[REQUIRED TASK]: Reproduce the items verbatim, starting at the line that contains "What item among" and continuing through the final line of the items, with both of those lines included.

— start of RECORDS —

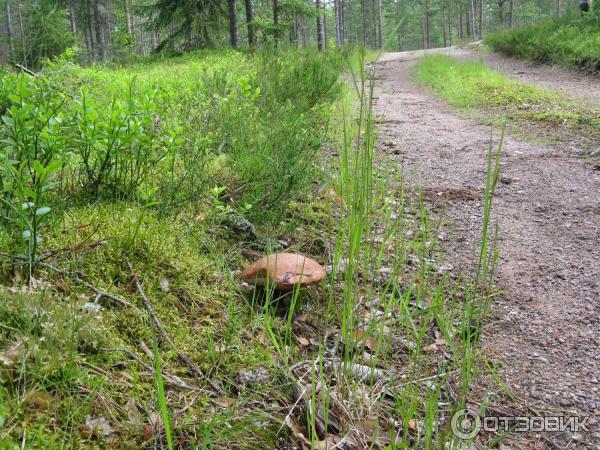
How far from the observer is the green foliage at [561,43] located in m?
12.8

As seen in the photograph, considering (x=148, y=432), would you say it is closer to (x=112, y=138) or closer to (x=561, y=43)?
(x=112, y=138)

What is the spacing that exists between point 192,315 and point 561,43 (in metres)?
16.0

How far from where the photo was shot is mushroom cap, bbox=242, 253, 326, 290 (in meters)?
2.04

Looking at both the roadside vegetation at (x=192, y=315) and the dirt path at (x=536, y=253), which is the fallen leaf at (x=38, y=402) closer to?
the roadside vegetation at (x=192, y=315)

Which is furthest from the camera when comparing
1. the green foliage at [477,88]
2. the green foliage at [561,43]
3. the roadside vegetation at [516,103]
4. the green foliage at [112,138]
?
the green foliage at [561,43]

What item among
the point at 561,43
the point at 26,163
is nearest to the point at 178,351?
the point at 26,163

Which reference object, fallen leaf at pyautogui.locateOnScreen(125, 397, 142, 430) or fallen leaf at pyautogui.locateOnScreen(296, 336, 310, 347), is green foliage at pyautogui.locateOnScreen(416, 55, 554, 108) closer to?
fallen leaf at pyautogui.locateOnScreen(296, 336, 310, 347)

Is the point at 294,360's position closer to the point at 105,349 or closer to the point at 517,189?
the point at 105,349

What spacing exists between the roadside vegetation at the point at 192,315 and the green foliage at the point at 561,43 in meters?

— end of RECORDS —

[RESULT OF THIS EXERCISE]:
What item among
the point at 561,43
the point at 26,163
is nearest to the point at 178,351?
the point at 26,163

Which reference object, fallen leaf at pyautogui.locateOnScreen(125, 397, 142, 430) or fallen leaf at pyautogui.locateOnScreen(296, 336, 310, 347), is green foliage at pyautogui.locateOnScreen(416, 55, 554, 108) closer to?
fallen leaf at pyautogui.locateOnScreen(296, 336, 310, 347)

Is the point at 294,360's position closer to the point at 105,349 or closer to the point at 517,189?
the point at 105,349

What spacing exists between the roadside vegetation at the point at 192,315 and the green foliage at the point at 561,43 in meters?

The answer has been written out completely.